── Entries shown ──

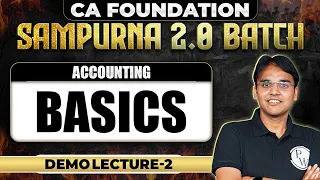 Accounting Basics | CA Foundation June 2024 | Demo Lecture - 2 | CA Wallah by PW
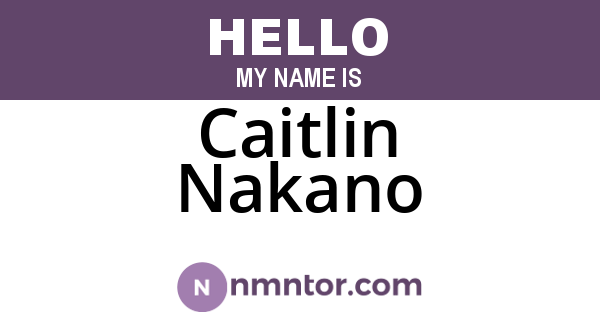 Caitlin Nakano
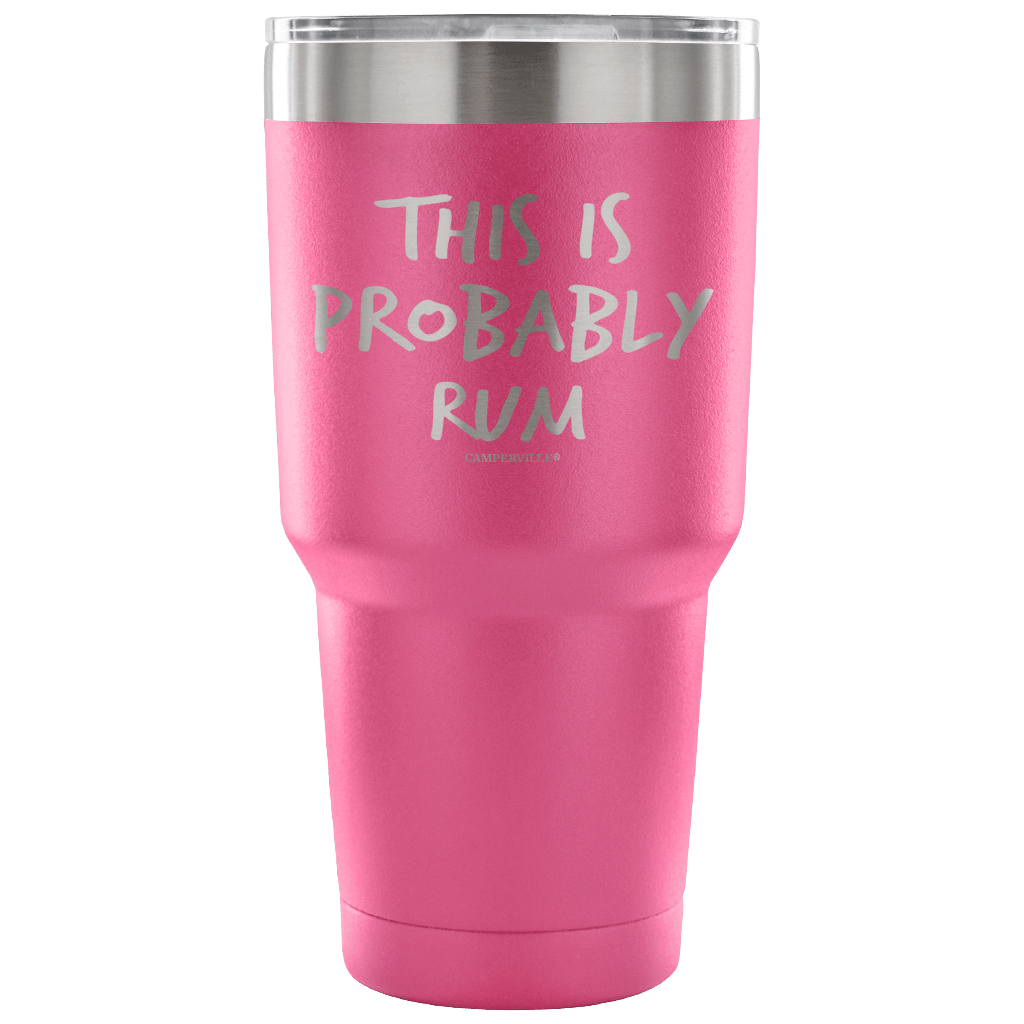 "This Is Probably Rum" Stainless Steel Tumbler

───
── Entries shown ──

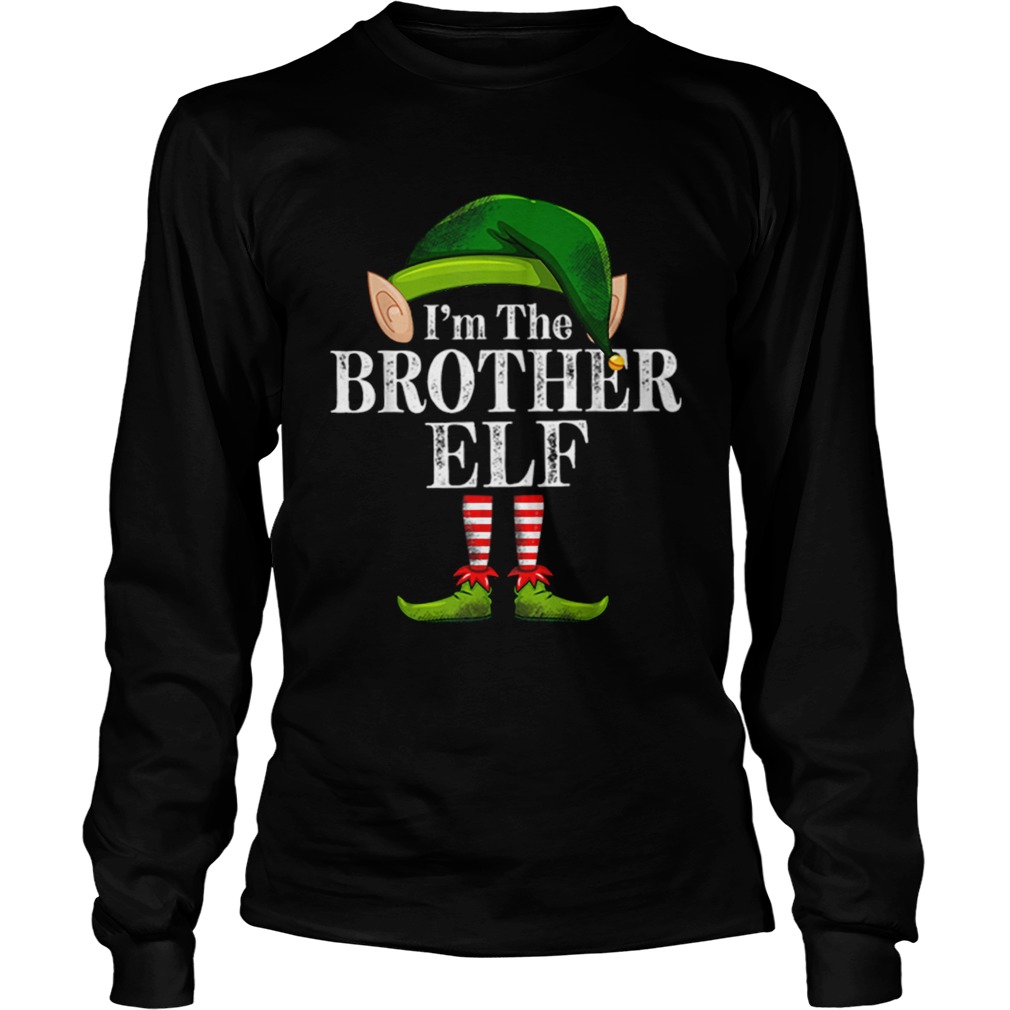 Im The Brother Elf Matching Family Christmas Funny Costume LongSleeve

───
── Entries shown ──

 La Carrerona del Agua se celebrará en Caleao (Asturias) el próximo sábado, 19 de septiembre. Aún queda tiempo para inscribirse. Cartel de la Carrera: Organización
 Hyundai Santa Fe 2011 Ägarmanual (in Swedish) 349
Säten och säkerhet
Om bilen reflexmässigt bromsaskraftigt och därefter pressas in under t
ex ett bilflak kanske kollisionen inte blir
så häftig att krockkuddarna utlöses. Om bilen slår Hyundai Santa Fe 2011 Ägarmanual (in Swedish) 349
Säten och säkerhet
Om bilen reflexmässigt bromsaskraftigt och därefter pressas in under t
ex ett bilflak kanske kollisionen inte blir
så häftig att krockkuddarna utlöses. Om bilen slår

───

Would you please work out how many lines of the data hold "häftig"? Reply with the number alone.

# Completed exercise:
2